> **Task prompt**
Search the entries for the word "site" and return every line where it is found.

> **Records supplied**

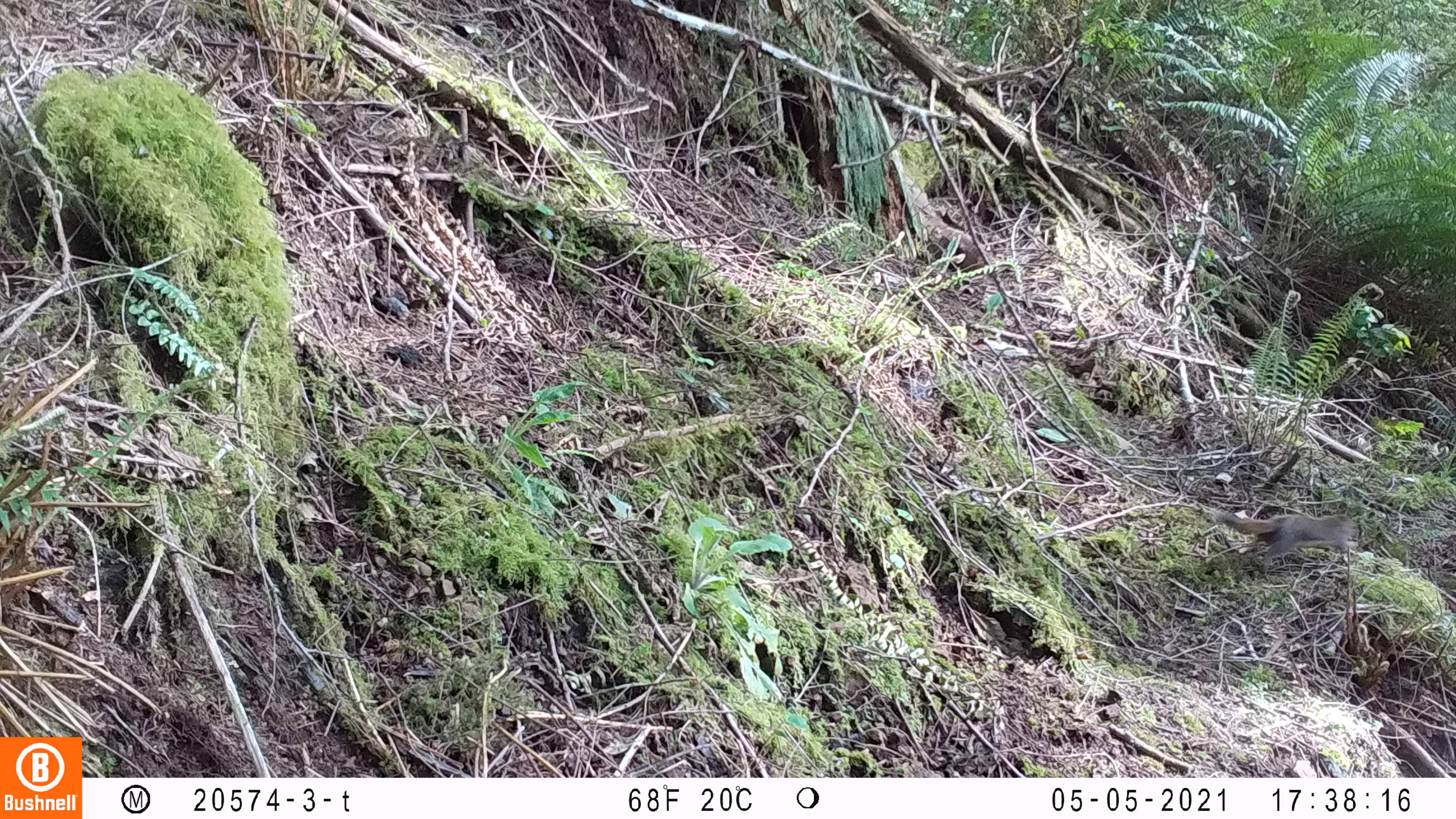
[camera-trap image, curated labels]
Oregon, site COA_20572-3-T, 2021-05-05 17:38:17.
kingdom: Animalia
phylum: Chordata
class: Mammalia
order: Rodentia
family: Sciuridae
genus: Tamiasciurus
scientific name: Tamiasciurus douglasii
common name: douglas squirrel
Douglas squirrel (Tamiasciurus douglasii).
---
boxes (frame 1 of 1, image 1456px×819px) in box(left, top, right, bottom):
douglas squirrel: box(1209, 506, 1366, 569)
...
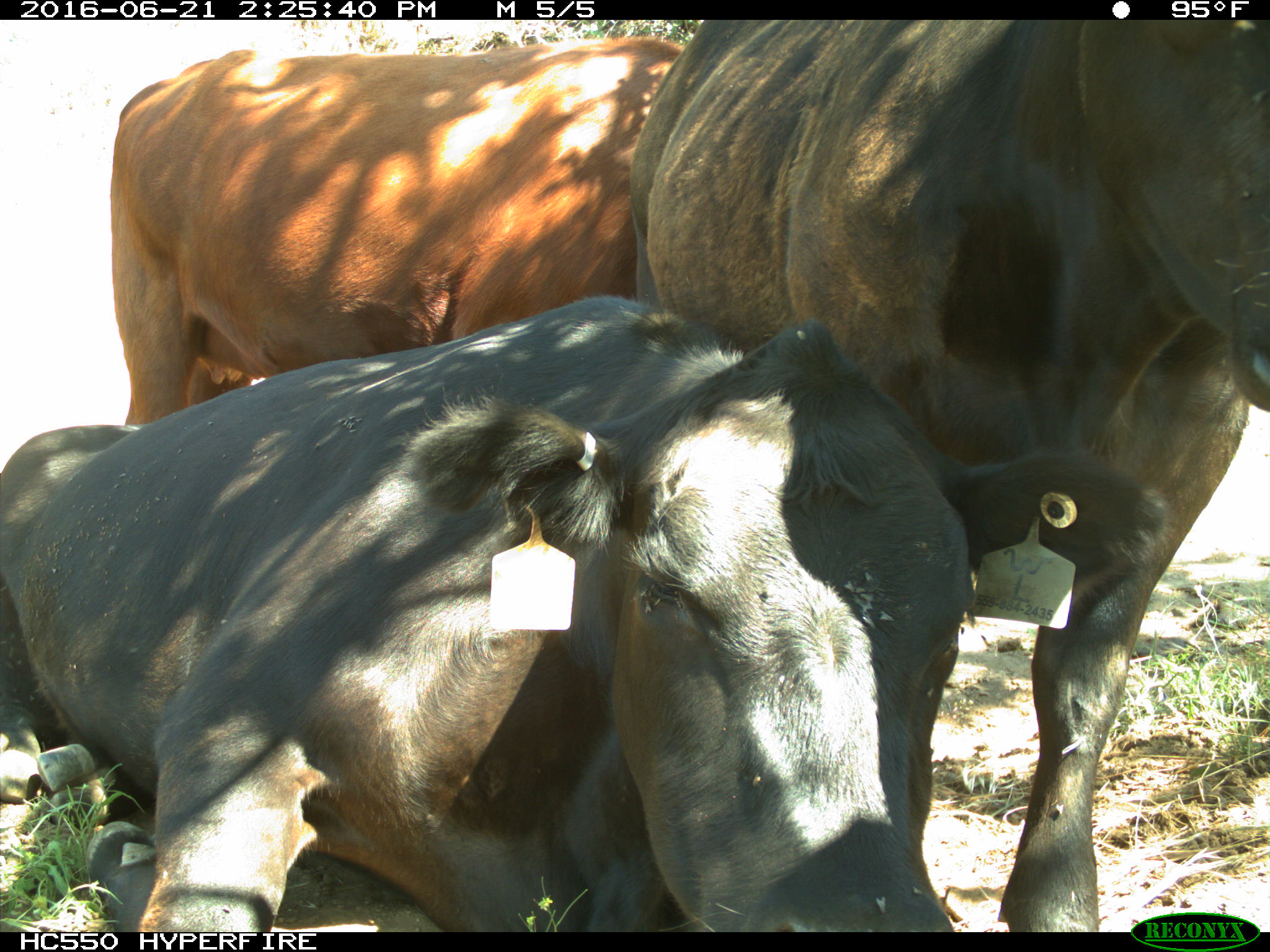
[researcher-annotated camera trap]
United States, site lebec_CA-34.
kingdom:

> **Task answer**
Oregon, site COA_20572-3-T, 2021-05-05 17:38:17.
United States, site lebec_CA-34.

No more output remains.